Another example further proves how fragile polling can be in the face of unpredictably dumb or offensive comments. Back in 2006 George Allen was running as a Republican against Democrat Jim Webb for U.S. Senate.  Allen was creaming him. June and July poll numbers showed Allen up 10 to 20%, an enormous gap.

Then he met S.R. Sidarth. A first-generation American from Virginia, Sidarth was at a rally for Allen, when the politician turned and recognized that the young man with dark skin probably wasn’t his normal constituency. Rather than let the minor intrusion slide, Allen pointed at the young man and said, “Let’s give a welcome to macaca, here. Welcome to America and the real world of Virginia.”

Of course, Mr. Sidarth was already at home in Virginia, and macaca is a type of monkey.

This was not a popular comment.

Ultimately, the reaction wasn’t as strong as the one against Akin, but Jim Webb did in fact take the race by less than a percentage point. Still, the forecasts ended up being off by 10 to 20 points. So again, the predictability of these quantitative forecasts are more fragile than we recognize.

Poll-based election forecasts are normative, but not definitive

In no way am I going to give up all the various poll trackers in this election. I lived in DC for more than a decade, and I am hit with the sickness, the obsession. But I just want to remind other junkies that the probabilities may be harder to predict than the quants tell us.

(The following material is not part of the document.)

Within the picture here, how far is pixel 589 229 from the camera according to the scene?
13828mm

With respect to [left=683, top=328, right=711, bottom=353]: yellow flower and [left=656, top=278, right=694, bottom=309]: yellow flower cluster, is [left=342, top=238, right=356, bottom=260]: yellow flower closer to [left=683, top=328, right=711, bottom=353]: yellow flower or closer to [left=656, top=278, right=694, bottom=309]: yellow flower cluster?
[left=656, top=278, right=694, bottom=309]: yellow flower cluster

Look, if ever there were a candidate likely to throw off current forecasts, it’s Donald J. Trump. He’s said in past interviews that if poll numbers get too ugly, he might just quit. He’s yelling at parents whose child gave his life for our country. He’s got Scott Baio as a campaign proxy and Omarosa actually doing press for him around foreign policy.

Folks, we have to watch the wildcard element of this race, to stay rigorous with foresight methodology, if not then for sheer entertainment alone.

Now, excuse me, I’m going to go back to 538 and see if they have the latest numbers from Utah. If Gary Johnson surges, there a wildcard scenario where it becomes a blue state as Hillary wins with 36% of the vote.